Since a crash is actually a rare event (in spite of what happened in the last decade), it likely makes sense to view the occurrence of one as an event that may actually diminish the prospect of future ones (at least for quite a while). A good analogy might be the occurrence of a highly destructive earthquake on the California San Andreas fault. While rare, scientists believe that a huge quake serves to relieve the built up pressure within the earth. As a result, Californians who actually get through a "big one" may wind up better off even though they may not feel that way immediately. Market crashes, like earthquakes, do serve their "purpose" - they remove excesses and return things to a more sustainable state.
Over and over, one hears the phrase "the stock market." For example, look at this question: How did "the stock market" do last year and over the last decade? For most investors, there would be a single answer to each part of the question: Moderately good last year, but pretty meager over the last decade. But do these answers really capture the wide array of possible outcomes for investors? The answer is "not hardly at all." Why not? Because it is difficult to come up with a single index of how "the stock market" has been doing. And if one's thoughts are narrowed by the phrase "the stock market," this may foster failing to recognize outstanding, but less obvious opportunities, in what is in reality "a "multi-faceted stock market." Of course, the same is true for the phrase "the bond market."

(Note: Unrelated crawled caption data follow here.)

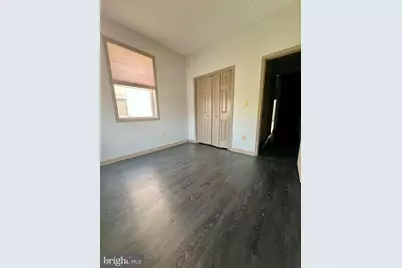 2154 N Carlisle Street, Philadelphia, PA 19121 - Photo 21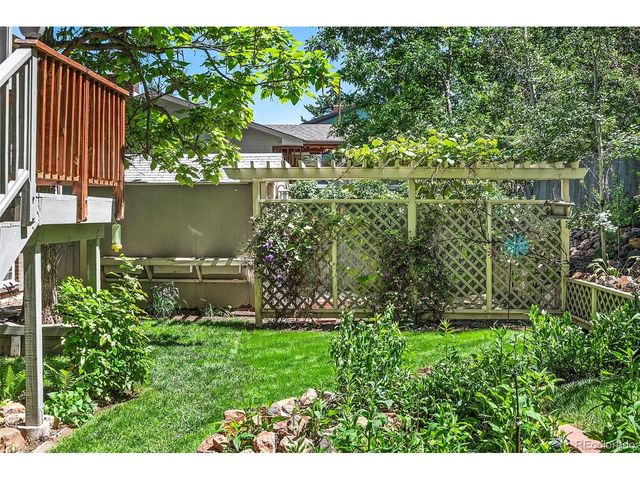 108 East St, Golden, CO 80403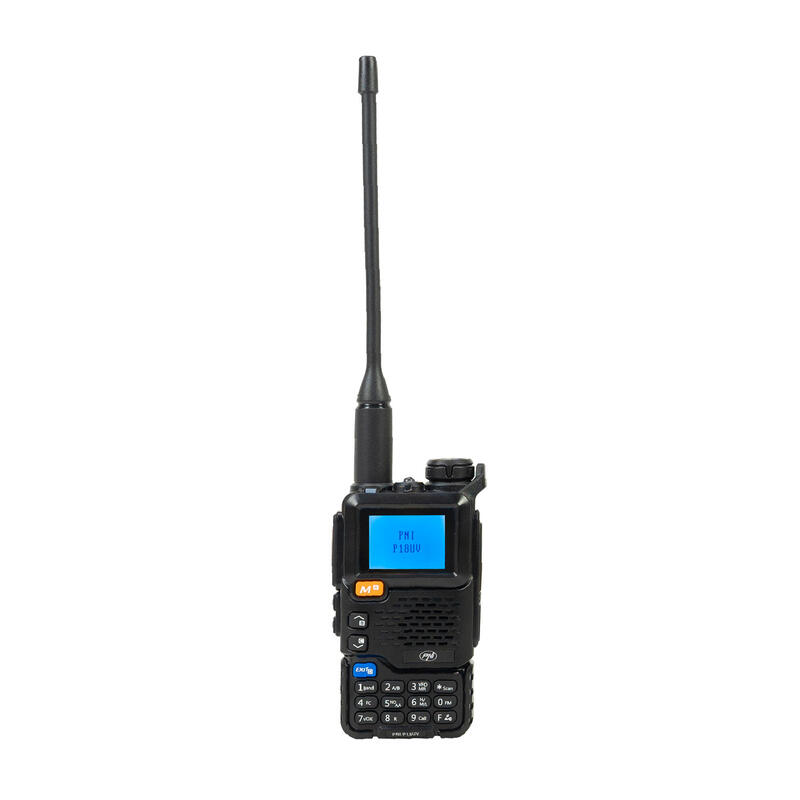 6731a87c-ff99-4b4a-b26a-3813981b78de_novar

Consider this: Last year (2010), the Dow Jones Industrial Average was up 14.1%. However, over the entire decade, the annualized total return was only 3.2%. If you use these numbers to guide your investing decisions, it might suggest that while investing in stocks was reasonably profitable last year, when considered over a 10 year span (that included 2010's results), you could easily conclude it was hardly worth bothering. But such a "wholistic" appraisal of stock returns misses the fact that investors had many opportunities to do considerably better. Investors in small, mid-cap funds, and real estate funds had returns averaging about 26-27% last year, while those in gold-oriented funds 43.6%. And over the decade, investors in emerging market funds, Asia/Pacific, natural resources, and gold funds earned anywhere from 9 to 25% per year. Thus, rather than merely viewing the stock market as a single entity that is doing either well or not so well, it makes far more sense to be aware that there are actually many markets, each with their own investment prospects.

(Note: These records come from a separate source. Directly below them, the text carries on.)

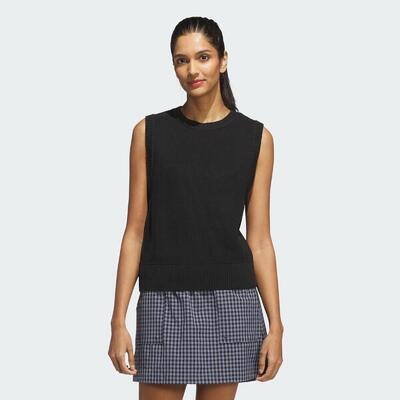 Ultimate365 Knit Tour Pullunder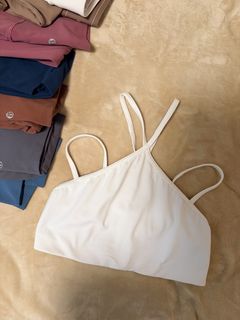 （分類：）位於 。 由 goodproductshere 提交（商品編號 1456257213，圖片 1）。簡介： 。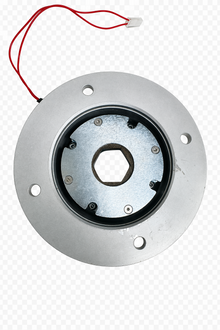 E-Brake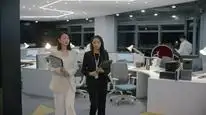Tập 26 Hãy Gọi Tôi Là Tổng Giám Đốc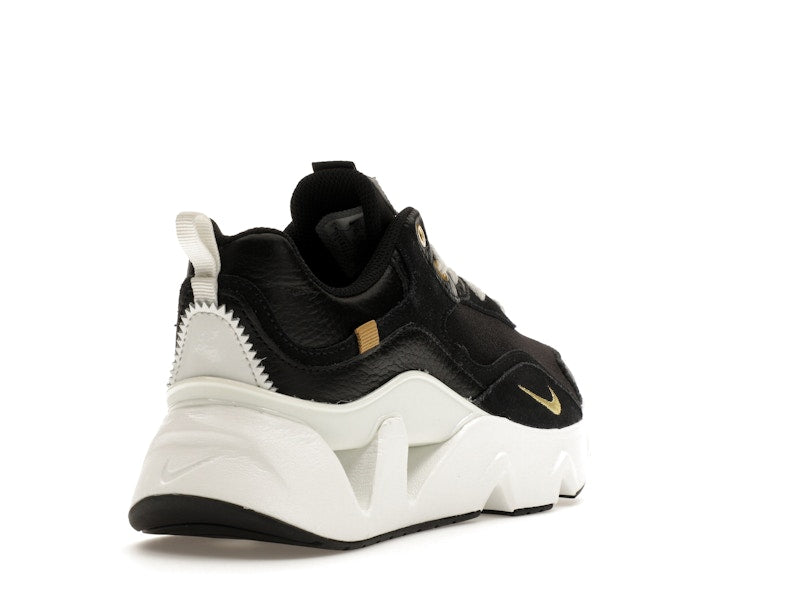 Nike RYZ 365 2 Serena Williams Design Crew Black (Women's)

All of the above "mindsets" or ways of thinking can have a significant bearing, predominantly negative, on the results that any given investor will achieve. This is because each may lead to an appraisal of what appears to make the most sense, when a closer look might suggest little of the expected relationship, or even the opposite, as what the mindset predisposes us to believe.
In fact, you might say that much of what one does when investing, and why one does it, can be regarded as "psychological," that is, highly influenced by your own predispositions. This would suggest that the opportunity for improving one's overall chances of, as well as degree of, success lies far more within one's own hands than most investors realize.
In other words, if you would like to be more successful as an investor, examine what you and others are thinking inside their own heads, that is, "psychology," rather than mainly assuming that you can do better only if you learn more about the world of finance, economics, and an assortment of fund data. This is also a far better "mindset" than assuming that little can be done to improve investment success or that it is mainly determined by luck or chance, and therefore, doing little to try to improve it.